Contentment Is A Radical act

Earlier this evening, I sat in the cheap plastic adirondack chair in my backyard sipping on a big icy glass of sparking water with tons of sliced lemons (my very favorite daytime summer beverage) watching two chipmunks scurry around the ugly enormous pile of brush left behind by our home's previous owners.

Our yard is a mess of lumpy gopher holes and dead grass and randomly placed rhododendron bushes, with an ever-evolving collection of unearthed debris of the most bizarre variety (including, once, an intact snow globe).

We've done a few things to clean things up a bit, but honestly, we just haven't had the combination of time, disposable income, and priority to begin bringing the vision we have for this space to life.

And I certainly wasn't going to get started today.

Because here's the thing: I don't want to spend my entire life chasing and running and needing everything to happen right this instant.

Behind the hideous brush pile and the world's most adorable chipmunks, there is a forest full of tall, beautiful trees.

And this afternoon, the sun was pouring through them like something straight out of a fairy tale.

And the robin whose nest is in the Japanese camellia bush next to my studio shed seemed to be playing with the spotted towhee that likes to kick the seed out of our bird feeder.

And the breeze was cool, but the sun on my face was warm, and between the intermittent cars going by, all I could hear was the rustle of the leaves.

And I chose to feel content.

There are a million things on my to-do list, all with varying degrees of urgency and importance.

And I need to do them.

And I will do them.

But it matters to take time for peace.

It matters to take time for beauty and birdsong and to turn our faces to the sunshine and feel it.

Doing good work matters a great deal to me.

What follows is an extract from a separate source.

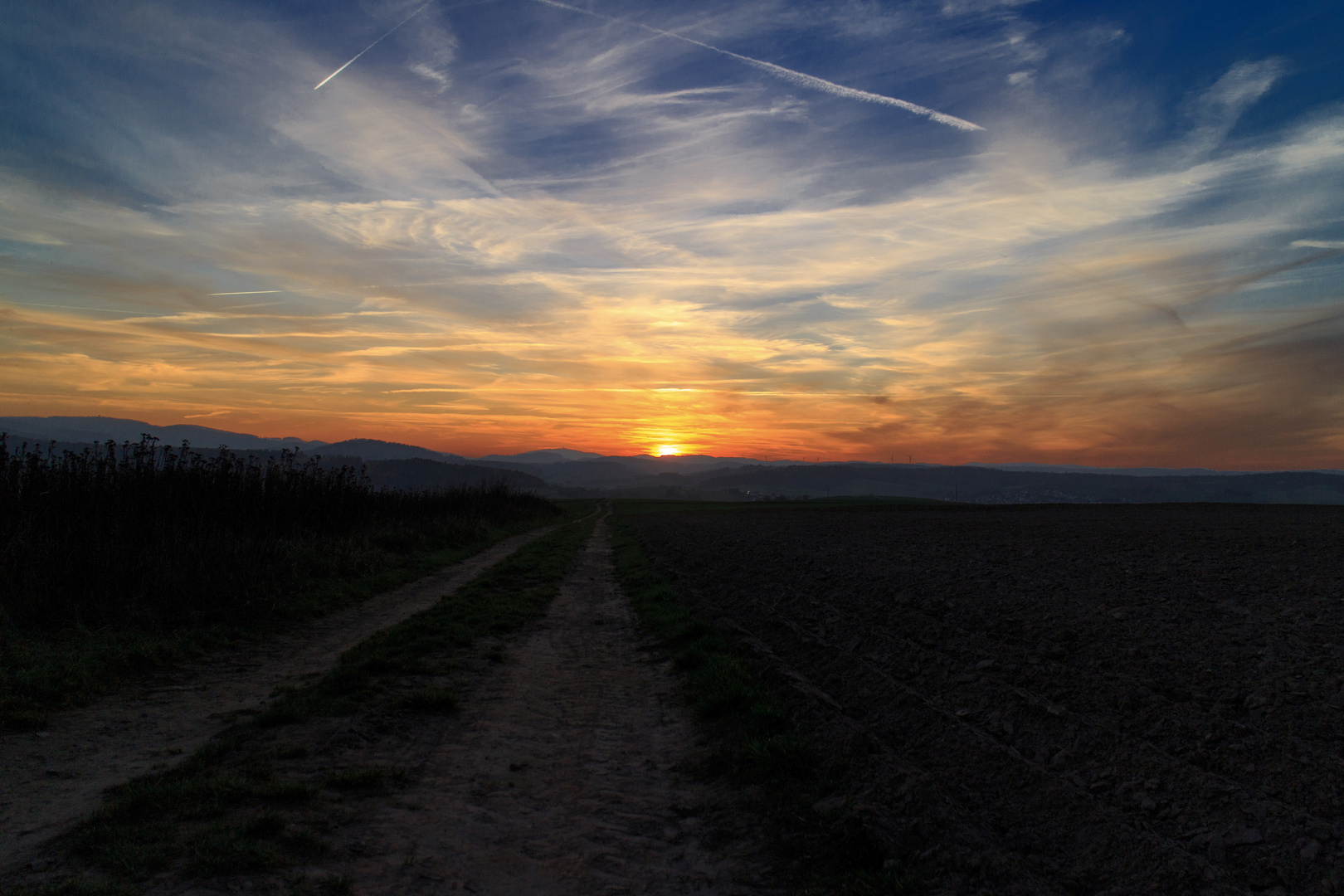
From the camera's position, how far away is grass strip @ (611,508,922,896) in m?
4.03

I get enormous satisfaction from a job well done.

The work that makes my living and the work that makes my home.

It energizes and fuels me.

AND

Living a good life matters a great deal to me.

Pausing and noticing and feeling the pleasures large and small that make up my right now.

Not postponing the joy to be found until there's nicer lawn furniture or the deck has been built or the brush pile hauled off.

In a world that is constantly pushing us toward attitudes of instant gratification, choosing contentment is a radical act.

Allowing the things we're building to take time, whether they're businesses or relationships or communities or, you know, back yards...this is where sustainability lives.

This is where we live.

This is when we live.

Right now.

I didn't stay in that plastic chair all evening.

Other things beckoned and called to be attended to.

But the twenty minutes I sat there filled me up and made me human.

It restored my sense of grace (and humor).

It reminded me that contentment doesn't require perfection, it requires attention.

There's a difference.

Where are you finding contentment right now?